++++ The records
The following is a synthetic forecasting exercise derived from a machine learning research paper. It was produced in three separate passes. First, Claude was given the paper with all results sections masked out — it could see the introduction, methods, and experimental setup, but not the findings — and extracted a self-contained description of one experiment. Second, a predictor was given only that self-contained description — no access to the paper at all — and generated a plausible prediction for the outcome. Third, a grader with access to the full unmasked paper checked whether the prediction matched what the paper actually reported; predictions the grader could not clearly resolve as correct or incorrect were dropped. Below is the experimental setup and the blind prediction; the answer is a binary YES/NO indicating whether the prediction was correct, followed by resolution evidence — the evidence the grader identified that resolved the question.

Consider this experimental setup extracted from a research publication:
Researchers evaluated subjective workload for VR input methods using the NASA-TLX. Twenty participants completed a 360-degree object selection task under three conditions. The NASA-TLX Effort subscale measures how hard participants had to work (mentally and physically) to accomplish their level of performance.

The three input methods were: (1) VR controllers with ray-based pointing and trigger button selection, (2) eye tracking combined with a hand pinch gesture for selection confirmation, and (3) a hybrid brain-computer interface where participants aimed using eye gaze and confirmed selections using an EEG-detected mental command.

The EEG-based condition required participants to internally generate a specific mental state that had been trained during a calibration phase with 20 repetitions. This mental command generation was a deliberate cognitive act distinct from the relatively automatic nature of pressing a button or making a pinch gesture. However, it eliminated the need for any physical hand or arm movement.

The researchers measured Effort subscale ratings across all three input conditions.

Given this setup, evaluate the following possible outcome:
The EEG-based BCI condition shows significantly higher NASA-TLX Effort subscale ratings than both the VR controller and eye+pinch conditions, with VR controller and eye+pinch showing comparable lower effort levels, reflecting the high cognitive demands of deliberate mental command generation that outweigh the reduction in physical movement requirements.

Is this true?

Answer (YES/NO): NO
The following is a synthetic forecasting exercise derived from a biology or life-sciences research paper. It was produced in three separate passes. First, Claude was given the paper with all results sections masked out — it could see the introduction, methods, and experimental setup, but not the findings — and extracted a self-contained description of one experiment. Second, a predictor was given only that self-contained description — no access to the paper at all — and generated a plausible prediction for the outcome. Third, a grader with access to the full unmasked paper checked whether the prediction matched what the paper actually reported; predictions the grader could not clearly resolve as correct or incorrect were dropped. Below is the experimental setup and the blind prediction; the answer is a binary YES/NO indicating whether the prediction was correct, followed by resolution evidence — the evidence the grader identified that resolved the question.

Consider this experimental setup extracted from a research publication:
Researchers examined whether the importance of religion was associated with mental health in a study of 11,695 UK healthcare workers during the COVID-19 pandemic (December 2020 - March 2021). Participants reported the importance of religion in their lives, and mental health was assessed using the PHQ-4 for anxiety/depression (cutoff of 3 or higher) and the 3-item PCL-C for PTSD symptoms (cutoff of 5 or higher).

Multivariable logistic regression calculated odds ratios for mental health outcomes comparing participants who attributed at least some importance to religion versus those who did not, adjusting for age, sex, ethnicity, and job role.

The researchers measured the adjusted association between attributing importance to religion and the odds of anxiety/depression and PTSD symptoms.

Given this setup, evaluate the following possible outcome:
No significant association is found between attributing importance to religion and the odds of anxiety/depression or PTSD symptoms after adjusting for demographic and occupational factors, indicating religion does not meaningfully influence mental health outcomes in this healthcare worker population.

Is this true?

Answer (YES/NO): NO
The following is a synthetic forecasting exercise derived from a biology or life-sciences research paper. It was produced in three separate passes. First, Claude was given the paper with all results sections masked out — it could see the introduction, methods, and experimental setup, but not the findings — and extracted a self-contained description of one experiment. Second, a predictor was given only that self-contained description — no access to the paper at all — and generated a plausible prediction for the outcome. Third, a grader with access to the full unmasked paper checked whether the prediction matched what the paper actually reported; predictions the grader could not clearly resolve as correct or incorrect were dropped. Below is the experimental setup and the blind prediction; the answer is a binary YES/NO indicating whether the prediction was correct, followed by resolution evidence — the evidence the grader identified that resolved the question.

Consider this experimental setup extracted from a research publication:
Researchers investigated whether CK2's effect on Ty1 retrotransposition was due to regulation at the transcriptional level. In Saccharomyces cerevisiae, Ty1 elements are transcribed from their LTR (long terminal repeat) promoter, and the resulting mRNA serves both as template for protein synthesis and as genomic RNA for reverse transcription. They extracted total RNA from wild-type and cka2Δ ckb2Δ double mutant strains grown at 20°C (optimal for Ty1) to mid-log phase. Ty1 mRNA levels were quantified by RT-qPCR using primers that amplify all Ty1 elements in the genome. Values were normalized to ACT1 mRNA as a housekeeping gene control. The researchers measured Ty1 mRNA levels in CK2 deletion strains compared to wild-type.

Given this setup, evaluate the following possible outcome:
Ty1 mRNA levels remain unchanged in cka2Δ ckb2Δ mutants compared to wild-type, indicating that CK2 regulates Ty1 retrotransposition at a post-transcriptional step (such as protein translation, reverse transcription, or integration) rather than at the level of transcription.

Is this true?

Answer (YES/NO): NO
++++++++
__Your instructions__. Looking through the entries, count the lines that hold the word "generation" and state that count alone.

__Answer below__. 2